I wasn't taking Ambien per se, but rather some promised copy of it, procured through a web site that filled "prescriptions" so long as you completed a pro forma questionnaire. The pills were exported from Pakistan, if I remember correctly, and had no telltale impression or insignia on them — nothing to identify them as anything other than, say, colored and pressed talcum powder or, for that matter, arsenic.
But I was chasing sleep, which had come to seem less a spontaneous biorhythmic segue than a button to be pharmacologically pressed, less a luxury than an entitlement. And what harm, really, could sleeping pills do? With all the Ambien, Lunesta, Sonata, and Restoril out there, these agents of REM seemed utterly unthreatening, completely innocuous. They were Tickle Me Elmos in the Valley of the Dolls.

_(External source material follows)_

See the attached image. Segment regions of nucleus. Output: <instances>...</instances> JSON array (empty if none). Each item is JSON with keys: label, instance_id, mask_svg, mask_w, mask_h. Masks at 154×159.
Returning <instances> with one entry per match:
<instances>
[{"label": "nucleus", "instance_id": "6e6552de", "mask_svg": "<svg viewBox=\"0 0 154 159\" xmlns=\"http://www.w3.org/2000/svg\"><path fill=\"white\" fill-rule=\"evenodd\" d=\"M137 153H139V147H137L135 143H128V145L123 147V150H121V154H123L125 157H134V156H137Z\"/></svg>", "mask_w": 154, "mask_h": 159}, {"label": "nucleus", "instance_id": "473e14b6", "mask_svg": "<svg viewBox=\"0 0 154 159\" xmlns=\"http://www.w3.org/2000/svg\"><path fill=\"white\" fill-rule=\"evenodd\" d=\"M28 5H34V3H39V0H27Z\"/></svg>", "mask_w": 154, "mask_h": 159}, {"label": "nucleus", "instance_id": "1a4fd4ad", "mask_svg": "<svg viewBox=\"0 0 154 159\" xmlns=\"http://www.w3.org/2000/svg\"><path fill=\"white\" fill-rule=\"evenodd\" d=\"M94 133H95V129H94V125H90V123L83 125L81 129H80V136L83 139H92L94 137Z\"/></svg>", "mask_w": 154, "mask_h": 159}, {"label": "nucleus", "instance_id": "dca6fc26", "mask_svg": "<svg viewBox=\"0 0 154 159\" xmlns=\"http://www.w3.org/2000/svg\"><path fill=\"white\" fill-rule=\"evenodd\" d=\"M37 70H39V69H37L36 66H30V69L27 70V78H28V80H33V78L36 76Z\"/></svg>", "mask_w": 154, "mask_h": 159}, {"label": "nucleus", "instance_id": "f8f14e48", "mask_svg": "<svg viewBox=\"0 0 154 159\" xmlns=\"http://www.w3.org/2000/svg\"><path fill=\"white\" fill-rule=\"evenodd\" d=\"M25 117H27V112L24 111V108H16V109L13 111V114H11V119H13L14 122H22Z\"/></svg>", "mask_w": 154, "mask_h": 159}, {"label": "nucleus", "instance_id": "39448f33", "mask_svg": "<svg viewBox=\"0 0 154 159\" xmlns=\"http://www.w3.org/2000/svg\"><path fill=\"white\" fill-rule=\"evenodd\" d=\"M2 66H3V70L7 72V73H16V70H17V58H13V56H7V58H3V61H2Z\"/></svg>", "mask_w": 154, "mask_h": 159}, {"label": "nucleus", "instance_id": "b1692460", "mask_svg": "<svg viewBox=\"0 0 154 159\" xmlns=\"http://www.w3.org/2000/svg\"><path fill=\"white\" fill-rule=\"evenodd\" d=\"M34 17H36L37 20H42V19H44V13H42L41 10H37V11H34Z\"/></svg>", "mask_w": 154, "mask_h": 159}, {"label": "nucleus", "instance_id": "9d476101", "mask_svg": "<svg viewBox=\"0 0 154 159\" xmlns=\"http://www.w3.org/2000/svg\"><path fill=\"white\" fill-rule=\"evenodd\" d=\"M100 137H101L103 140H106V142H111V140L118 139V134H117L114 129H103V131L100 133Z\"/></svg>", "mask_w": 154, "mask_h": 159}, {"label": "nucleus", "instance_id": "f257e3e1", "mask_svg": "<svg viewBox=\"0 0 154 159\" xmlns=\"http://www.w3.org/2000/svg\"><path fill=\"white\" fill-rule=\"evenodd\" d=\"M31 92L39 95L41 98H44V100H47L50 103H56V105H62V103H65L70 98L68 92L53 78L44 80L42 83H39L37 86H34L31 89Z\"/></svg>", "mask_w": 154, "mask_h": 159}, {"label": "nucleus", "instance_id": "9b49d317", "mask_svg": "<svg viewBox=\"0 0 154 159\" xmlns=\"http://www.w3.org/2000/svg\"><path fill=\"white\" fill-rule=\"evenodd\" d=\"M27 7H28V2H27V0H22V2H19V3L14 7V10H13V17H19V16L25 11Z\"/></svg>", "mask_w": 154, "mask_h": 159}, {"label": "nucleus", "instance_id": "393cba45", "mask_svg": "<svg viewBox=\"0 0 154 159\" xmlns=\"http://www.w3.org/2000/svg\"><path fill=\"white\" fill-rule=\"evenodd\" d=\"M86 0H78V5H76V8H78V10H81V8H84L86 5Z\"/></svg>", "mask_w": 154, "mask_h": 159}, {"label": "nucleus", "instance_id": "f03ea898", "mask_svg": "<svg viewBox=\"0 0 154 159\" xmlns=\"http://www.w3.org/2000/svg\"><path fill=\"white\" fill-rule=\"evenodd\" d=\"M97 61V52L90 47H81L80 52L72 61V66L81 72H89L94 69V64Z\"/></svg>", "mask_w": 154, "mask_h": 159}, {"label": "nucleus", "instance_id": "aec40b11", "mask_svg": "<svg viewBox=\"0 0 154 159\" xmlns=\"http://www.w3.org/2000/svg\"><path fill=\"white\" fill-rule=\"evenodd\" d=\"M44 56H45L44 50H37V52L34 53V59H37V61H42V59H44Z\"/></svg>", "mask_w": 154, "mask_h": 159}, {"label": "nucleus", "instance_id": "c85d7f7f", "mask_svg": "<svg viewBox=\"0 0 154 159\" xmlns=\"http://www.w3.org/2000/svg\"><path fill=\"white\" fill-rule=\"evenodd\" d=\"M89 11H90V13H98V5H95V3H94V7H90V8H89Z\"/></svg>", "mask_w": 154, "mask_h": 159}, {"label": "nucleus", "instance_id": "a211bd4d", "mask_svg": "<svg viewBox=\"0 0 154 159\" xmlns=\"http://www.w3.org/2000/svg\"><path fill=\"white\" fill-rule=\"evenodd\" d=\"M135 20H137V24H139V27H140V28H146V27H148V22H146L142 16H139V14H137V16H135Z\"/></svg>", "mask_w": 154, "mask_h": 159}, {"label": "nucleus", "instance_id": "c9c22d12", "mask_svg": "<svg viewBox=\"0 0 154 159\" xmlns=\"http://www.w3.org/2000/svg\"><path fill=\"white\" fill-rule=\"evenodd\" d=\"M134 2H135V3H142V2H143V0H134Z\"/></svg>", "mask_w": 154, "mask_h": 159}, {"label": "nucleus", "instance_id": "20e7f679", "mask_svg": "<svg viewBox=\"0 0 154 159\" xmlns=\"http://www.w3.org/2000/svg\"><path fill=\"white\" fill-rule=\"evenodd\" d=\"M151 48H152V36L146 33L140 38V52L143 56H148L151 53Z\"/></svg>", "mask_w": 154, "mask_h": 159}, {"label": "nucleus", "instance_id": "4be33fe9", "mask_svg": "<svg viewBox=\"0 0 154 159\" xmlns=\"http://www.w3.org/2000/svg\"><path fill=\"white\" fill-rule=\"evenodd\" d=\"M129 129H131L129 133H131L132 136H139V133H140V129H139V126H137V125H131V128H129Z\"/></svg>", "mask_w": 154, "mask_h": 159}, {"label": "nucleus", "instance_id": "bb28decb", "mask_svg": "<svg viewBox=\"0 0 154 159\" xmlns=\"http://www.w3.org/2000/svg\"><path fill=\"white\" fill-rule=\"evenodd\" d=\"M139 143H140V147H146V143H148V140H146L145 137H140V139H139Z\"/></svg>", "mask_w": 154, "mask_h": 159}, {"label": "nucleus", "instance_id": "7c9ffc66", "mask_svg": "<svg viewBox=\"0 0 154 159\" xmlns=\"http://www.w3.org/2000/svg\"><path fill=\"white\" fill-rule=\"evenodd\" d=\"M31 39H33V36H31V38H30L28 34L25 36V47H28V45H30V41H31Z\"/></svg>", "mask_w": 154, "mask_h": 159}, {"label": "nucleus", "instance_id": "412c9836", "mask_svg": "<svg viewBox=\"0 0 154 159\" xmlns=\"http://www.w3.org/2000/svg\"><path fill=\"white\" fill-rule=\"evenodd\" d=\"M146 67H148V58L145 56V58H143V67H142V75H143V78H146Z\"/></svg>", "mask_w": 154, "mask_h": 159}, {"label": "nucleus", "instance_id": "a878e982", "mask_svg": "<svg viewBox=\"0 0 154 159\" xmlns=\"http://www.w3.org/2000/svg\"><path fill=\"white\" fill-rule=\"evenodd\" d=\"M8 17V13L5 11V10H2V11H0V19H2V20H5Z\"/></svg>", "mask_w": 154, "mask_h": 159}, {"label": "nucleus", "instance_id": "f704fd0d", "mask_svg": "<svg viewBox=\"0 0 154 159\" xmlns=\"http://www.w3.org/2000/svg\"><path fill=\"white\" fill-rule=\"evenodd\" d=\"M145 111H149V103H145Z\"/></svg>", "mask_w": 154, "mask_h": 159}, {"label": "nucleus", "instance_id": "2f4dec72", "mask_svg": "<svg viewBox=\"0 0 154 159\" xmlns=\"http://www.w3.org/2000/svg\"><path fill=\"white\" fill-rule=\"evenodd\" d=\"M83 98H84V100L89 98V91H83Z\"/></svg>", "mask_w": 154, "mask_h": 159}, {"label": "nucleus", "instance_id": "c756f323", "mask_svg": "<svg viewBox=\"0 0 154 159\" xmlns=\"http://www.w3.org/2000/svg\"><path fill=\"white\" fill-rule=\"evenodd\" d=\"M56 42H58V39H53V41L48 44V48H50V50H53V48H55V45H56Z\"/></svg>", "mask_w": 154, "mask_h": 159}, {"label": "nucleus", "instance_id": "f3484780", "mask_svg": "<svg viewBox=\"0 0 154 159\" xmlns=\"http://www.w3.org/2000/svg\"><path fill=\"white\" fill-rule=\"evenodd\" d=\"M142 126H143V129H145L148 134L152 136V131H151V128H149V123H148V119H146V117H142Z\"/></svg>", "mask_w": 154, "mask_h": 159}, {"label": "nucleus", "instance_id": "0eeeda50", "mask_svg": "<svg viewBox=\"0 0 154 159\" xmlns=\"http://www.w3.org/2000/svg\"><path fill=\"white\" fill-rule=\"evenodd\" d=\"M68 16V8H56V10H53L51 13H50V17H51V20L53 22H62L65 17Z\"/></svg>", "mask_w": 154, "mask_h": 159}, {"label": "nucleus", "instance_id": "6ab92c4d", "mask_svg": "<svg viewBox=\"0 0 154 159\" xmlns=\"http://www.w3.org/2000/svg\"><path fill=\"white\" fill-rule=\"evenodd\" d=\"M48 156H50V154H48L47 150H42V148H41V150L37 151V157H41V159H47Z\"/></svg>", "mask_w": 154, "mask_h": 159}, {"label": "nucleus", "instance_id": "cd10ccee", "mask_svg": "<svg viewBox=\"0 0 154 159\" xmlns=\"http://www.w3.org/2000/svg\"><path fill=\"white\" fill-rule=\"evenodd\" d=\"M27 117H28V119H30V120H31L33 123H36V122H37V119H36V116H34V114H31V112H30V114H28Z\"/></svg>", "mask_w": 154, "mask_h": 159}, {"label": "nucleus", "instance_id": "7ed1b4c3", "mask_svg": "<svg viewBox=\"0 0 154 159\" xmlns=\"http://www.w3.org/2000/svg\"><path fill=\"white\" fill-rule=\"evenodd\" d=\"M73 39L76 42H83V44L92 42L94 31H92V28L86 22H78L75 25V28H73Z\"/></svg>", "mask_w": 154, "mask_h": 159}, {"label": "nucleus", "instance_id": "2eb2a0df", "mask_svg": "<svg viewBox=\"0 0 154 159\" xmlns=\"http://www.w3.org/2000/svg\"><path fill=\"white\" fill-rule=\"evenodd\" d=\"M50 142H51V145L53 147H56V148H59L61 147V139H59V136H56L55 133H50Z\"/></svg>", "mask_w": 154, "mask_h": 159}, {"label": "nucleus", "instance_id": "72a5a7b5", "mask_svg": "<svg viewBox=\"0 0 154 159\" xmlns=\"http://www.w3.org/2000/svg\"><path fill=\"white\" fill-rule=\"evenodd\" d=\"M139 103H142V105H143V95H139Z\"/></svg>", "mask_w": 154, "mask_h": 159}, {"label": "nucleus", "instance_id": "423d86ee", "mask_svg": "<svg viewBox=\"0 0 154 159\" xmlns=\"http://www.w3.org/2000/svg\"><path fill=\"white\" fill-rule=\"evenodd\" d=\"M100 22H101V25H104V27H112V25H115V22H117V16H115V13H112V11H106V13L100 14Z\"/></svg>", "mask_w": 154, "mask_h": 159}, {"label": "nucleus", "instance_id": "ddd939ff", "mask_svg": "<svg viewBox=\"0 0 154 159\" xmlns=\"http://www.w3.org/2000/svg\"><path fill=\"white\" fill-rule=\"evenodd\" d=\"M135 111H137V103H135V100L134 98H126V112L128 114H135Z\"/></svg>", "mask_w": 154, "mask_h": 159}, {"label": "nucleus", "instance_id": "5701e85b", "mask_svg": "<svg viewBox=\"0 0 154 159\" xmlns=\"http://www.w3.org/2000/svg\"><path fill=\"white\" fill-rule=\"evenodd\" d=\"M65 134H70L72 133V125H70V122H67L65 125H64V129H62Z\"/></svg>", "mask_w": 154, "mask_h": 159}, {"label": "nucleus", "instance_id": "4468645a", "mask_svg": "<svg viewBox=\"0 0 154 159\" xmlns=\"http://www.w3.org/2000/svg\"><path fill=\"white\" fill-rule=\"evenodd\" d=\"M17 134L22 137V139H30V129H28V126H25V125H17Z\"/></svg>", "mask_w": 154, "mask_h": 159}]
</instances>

That was two years ago, and the image of these medications has turned less warm and fuzzy since. The role of sleep aids (along with other drugs) in Heath Ledger's death was just the latest alarm; before that there were reports and studies wondering if Ambien might explain various odd behaviors and threatening outbursts. It has been blamed for sleep-driving, sleep-eating, and even sleep-fornicating. (Might one omnibus side effect be an unconscious erotic assignation with the cashier at the all-night McDonald's drive-through window? Tickle me, Elmo, indeed.)
Nonetheless, millions of Americans continue to take Ambien or its ilk, and profit-minded drug companies continue to pour millions of dollars into developing the next great narcoleptic with the next lulling name. The half-joke holds almost wholly true: Sleep is the new sex, a restorative that everyone else is having more and better of than we are and that gets harder to tumble into as we age.
Ambien came along in 1993, promising to be safer than the sleeping pills before it and lending considerable advertising muscle to that pitch. People who had shied away from such medications gave this upstart newcomer a whirl, sometimes just for long flights and jet lag — sleeping pills have become a travel-kit staple — and sometimes for much more.
Before long, almost everyone I was close to possessed (and flaunted) a prescription. My friend A. would call me at 11:50 P.M. and begin the conversation by warning, "I can only talk for 10 minutes. That's when the Ambien I just took should kick in."